* [QUESTIONS]
(1) In the notebook, how many validation sentences are reported?
(2) Reproduce the part of the notebook between "# We need to" and "labels = torch.FloatTensor(labels)", inclusive, replacing every occurrence of "labels" with "targets".

* [DOCUMENT TEXT]

↓↓↓

In [None]:
%matplotlib inline
import math
import nltk
import numpy as np
import os
import random
import torch
import torch.nn as nn
import unittest

from collections import Counter
from datetime import datetime
from torch.utils.data import Dataset, DataLoader
from transformers import BertModel, BertTokenizer
from transformers import AdamW, get_linear_schedule_with_warmup

def set_seed(seed, device='cpu'):
  random.seed(seed)
  np.random.seed(seed)
  torch.manual_seed(seed)
  if device == 'cuda':
    torch.cuda.manual_seed_all(seed)

In [30]:
def read_sst2_file(path):
  examples = []
  with open(path) as f:
    f.readline() 
    for line in f:
      sent, label = line.split('\t')
      examples.append([sent, int(label)])
  return examples

class SST2Dataset(Dataset):
  def __init__(self, filename):
    path = os.path.join(os.getcwd() + '/datasets/SST-2', filename)
    self.examples = read_sst2_file(path)

  def __len__(self):
    return len(self.examples)

  def __getitem__(self, index):
    return self.examples[index]

dataset_train = SST2Dataset('train.tsv')
dataset_val = SST2Dataset('dev.tsv')
print('{} train sents, {} val sents'.format(len(dataset_train), len(dataset_val)))

67349 train sents, 872 val sents


In [31]:
tokenizer = BertTokenizer.from_pretrained('bert-base-uncased')
print('The pretrained tokenizer in bert-base-uncased has vocab size {:d}\n'.format(tokenizer.vocab_size))

# We need to provide a custom collate function to DataLoader because we're handling sentences of varying lengths. 
def collate_fn(batch):
  # https://huggingface.co/transformers/preprocessing.html
  sents, labels = zip(*batch)
  labels = torch.FloatTensor(labels)
  encoded = tokenizer(sents, padding=True, return_tensors='pt')
  return encoded['input_ids'], encoded['attention_mask'], labels

set_seed(42)
dataloader_val = DataLoader(dataset_val, batch_size=2, shuffle=False, num_workers=2, collate_fn=collate_fn)

The pretrained tokenizer in bert-base-uncased has vocab size 30522



In [32]:
def get_init_transformer(transformer):
  """
  Initialization scheme used for transformers:
  https://huggingface.co/transformers/_modules/transformers/modeling_bert.html
  """
  def init_transformer(module):
    if isinstance(module, (nn.Linear, nn.Embedding)):
        module.weight.data.normal_(mean=0.0, std=transformer.config.initializer_range)
    elif isinstance(module, nn.LayerNorm):
        module.bias.data.zero_()
        module.weight.data.fill_(1.0)

↑↑↑

* [COLLECTED MATERIAL]
↓↓↓

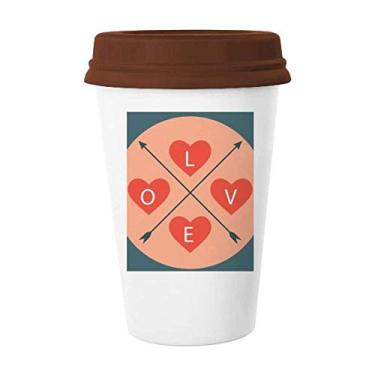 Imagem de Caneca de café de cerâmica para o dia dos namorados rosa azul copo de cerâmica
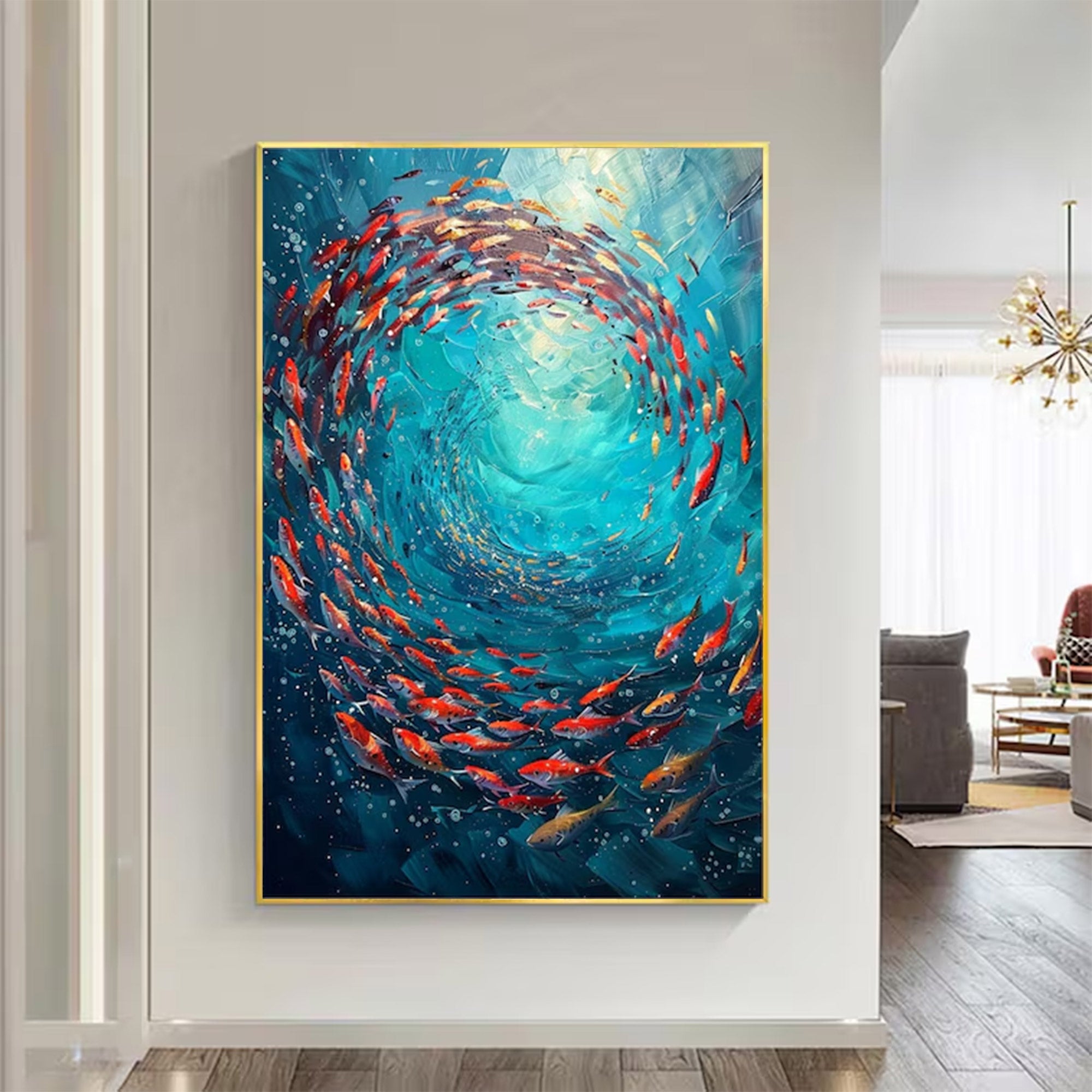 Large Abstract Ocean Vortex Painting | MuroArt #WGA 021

↑↑↑

* [ANSWERS FOR THE TASKS]
(1) 872

(2)
# We need to provide a custom collate function to DataLoader because we're handling sentences of varying lengths. 
def collate_fn(batch):
  # https://huggingface.co/transformers/preprocessing.html
  sents, targets = zip(*batch)
  targets = torch.FloatTensor(targets)